- _Text provided_:
My first time traveling alone was 5 years ago in Bali. It was the best decision of my life, as I discovered the treasures that lie behind traveling by yourself.
I just fell in love with that magical place, that’s why I went back 4 years later, but that’s another story.
The first stop was Nusa Penida, a small island located in the southeast of Bali. I decided to go there to volunteer in a Turtle Conservation Project. It consisted of collecting turtle eggs from fishermen and keeping them safe until they hatch and grow big enough to have a chance of survival back in the sea, and also finding injured turtles, which were treated and rehabilitated by us. I met beautiful people there and we spend our time doing stuff for the turtles: collecting seaweed, beach cleaning, feeding them and giving them medicines. The end of the project was releasing the baby turtles into the ocean, such an emotional and unforgettable moment. This project meant a lot to me and made me realize all the threats the poor turtles have to face everyday to their survival, of course as a consequence of humans’ actions. The bright side is that there’s always good-hearted people ready to help and change things for good.

Another fascinating experience of my trip to Bali was visiting the “Ubud Monkey Forest”. This is a natural sanctuary which is home to over 700 macaques.
At the entrance, they told us we had to tuck away inside our bags basically everything: cameras, phones, food, bottles, plastic or paper bags, because they would probably jump and steal them from us.
The environment was wonderful: beautiful trees, paths to follow, a river, temples…and of course monkeys. We could see them eating, swinging, playing and generally monkeying around.
We were taking pictures and, suddenly, this big-ass male monkey climbed onto a bald man’s shoulder. He was clever enough not to move or maybe he was just shocked. The monkey couldn’t resist the temptation and decided to tap that bright bald head. The episode was hilarious, but it made us realize that we could be the next target.
Before I could react, one of the monkeys was already running towards me at an alarming speed. He jumped onto my bag and with a single movement of his arm he reached my earphones, which were visible in one of my bag’s pockets (yes, very smart of me). He looked at them with curiosity and started chewing them; I could hear the painful “cracking” sound. Meanwhile, I was just watching the whole scene with resignation.

Finally, after a few minutes, he got bored and decided to throw them away, so I could get my beautiful chewed earphones back. Funny fact: they still work and I keep them like a treasure. Thank you, Mr. Monkey.
What I learnt from that experience: monkeys are funny and curious, but also scary and unpredictable; you are not supposed to look them in the eye. And if they come close on you, don’t panic: just stay calm and slowly walk away.

- _Requirement_:
Repeat, word for word, the stretch of the Bali travel account from "Another fascinating experience" through "generally monkeying around.".

Stored data entries

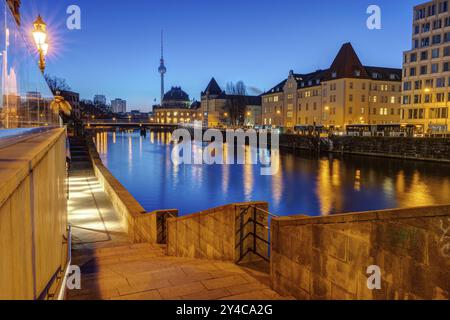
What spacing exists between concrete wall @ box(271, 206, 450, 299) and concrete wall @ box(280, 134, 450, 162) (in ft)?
163

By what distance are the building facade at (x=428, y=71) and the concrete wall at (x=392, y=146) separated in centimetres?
1140

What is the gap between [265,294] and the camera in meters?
6.27

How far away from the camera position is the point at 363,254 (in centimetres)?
492

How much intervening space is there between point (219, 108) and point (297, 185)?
114300 mm

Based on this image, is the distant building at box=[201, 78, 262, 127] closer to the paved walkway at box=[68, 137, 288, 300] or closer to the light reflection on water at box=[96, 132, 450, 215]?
the light reflection on water at box=[96, 132, 450, 215]

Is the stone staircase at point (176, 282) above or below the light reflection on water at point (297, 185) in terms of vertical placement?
above

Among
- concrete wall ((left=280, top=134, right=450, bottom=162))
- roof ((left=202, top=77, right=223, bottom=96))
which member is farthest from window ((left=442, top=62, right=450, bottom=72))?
roof ((left=202, top=77, right=223, bottom=96))

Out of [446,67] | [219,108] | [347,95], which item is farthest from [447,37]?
[219,108]

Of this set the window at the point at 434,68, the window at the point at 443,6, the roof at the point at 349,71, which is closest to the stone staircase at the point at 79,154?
the roof at the point at 349,71

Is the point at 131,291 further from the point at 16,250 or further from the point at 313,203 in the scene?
the point at 313,203

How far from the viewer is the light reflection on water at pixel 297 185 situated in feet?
97.6

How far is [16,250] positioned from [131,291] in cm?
431

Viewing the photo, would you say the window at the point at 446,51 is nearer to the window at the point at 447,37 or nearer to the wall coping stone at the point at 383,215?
the window at the point at 447,37
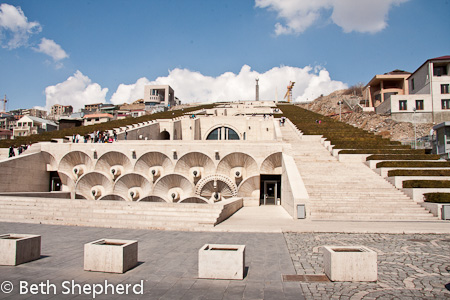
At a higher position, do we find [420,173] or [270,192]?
[420,173]

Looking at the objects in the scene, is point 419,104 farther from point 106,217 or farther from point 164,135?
point 106,217

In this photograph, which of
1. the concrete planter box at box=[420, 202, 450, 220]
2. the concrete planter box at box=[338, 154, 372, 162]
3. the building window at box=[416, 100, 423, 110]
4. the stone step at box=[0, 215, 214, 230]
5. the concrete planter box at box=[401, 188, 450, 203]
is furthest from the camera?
the building window at box=[416, 100, 423, 110]

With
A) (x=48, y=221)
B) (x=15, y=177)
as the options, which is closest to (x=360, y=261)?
(x=48, y=221)

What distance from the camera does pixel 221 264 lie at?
5.30m

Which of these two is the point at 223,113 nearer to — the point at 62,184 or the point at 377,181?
the point at 62,184

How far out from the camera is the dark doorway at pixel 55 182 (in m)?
22.0

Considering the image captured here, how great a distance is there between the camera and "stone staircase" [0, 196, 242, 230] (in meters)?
10.7

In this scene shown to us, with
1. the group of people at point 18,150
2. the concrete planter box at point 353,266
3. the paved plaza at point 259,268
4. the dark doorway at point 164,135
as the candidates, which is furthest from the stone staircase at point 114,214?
the dark doorway at point 164,135

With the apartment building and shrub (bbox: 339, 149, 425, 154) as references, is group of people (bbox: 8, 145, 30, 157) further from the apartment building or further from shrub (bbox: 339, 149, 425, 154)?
the apartment building

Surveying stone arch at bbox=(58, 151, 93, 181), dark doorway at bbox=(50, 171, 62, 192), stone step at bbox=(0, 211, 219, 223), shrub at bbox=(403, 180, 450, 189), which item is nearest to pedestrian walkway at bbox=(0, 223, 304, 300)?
stone step at bbox=(0, 211, 219, 223)

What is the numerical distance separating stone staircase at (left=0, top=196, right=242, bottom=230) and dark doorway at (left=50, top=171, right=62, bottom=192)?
9.42m

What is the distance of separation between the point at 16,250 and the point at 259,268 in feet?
15.4

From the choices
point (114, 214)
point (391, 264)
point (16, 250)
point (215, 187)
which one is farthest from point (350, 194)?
point (16, 250)

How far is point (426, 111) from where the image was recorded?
39.6 meters
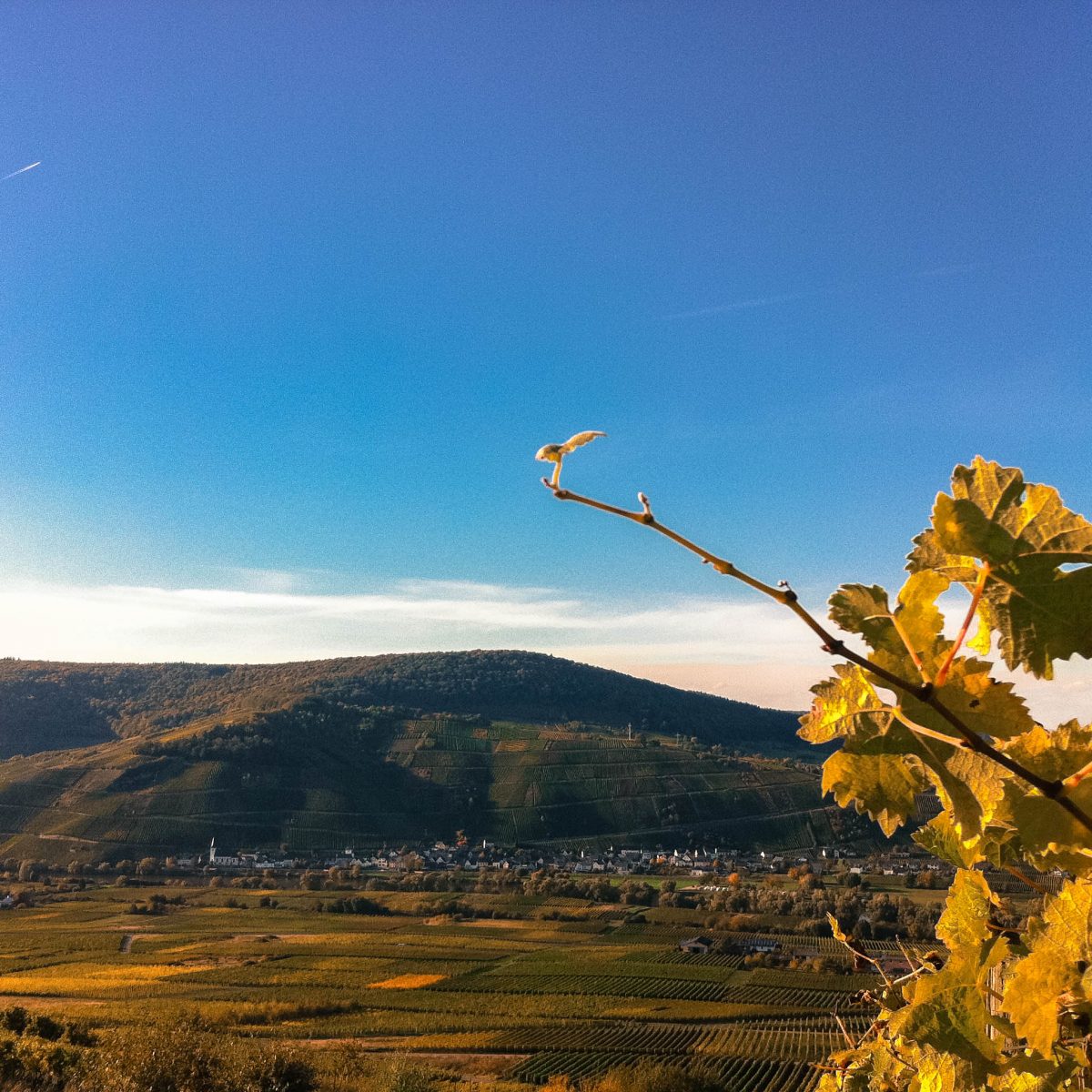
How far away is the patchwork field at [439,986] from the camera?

- _Solution for this problem_:
Another fascinating experience of my trip to Bali was visiting the “Ubud Monkey Forest”. This is a natural sanctuary which is home to over 700 macaques.
At the entrance, they told us we had to tuck away inside our bags basically everything: cameras, phones, food, bottles, plastic or paper bags, because they would probably jump and steal them from us.
The environment was wonderful: beautiful trees, paths to follow, a river, temples…and of course monkeys. We could see them eating, swinging, playing and generally monkeying around.